> **Written problem**
Starting at the line that contains "Regarding (423,251), does" and continuing through the end of the entries, rewrite those lines with "gray countertop" changed to "stone countertop" and everything else left as it is.

= = = =

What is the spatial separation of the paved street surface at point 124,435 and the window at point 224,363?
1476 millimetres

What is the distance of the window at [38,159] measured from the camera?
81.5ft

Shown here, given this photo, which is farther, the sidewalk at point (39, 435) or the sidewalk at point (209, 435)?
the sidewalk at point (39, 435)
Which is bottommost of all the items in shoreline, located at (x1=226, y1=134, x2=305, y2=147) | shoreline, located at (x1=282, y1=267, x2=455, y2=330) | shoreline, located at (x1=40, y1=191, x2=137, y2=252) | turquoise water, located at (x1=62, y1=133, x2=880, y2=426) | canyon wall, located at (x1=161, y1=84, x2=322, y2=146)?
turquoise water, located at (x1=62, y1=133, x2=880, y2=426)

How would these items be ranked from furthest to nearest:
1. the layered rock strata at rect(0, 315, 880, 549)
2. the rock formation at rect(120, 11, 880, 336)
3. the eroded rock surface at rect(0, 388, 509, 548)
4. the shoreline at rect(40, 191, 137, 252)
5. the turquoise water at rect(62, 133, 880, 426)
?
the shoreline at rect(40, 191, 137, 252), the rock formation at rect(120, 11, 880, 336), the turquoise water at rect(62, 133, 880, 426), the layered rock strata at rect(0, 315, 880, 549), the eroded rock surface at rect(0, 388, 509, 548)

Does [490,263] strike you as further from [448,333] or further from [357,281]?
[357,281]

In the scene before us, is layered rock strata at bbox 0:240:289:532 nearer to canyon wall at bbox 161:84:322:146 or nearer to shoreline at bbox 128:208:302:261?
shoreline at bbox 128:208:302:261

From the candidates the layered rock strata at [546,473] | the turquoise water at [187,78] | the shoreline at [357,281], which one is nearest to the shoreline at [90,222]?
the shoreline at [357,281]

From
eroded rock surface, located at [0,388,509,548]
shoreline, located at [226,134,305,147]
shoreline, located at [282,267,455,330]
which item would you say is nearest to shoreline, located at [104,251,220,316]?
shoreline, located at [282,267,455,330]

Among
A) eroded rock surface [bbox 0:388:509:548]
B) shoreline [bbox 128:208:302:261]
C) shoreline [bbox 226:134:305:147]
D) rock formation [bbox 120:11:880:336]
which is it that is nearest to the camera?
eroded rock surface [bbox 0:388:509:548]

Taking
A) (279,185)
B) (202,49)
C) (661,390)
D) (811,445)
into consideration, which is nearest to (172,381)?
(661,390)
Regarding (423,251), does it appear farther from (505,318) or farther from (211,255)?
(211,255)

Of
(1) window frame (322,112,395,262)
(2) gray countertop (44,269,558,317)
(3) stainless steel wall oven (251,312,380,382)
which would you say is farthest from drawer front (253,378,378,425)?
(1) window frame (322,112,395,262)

= = = =

> **Finished task**
Regarding (423,251), does it appear farther from (505,318) or farther from (211,255)?
(211,255)

Of
(1) window frame (322,112,395,262)
(2) stone countertop (44,269,558,317)
(3) stainless steel wall oven (251,312,380,382)
which would you say is farthest from drawer front (253,378,378,425)?
(1) window frame (322,112,395,262)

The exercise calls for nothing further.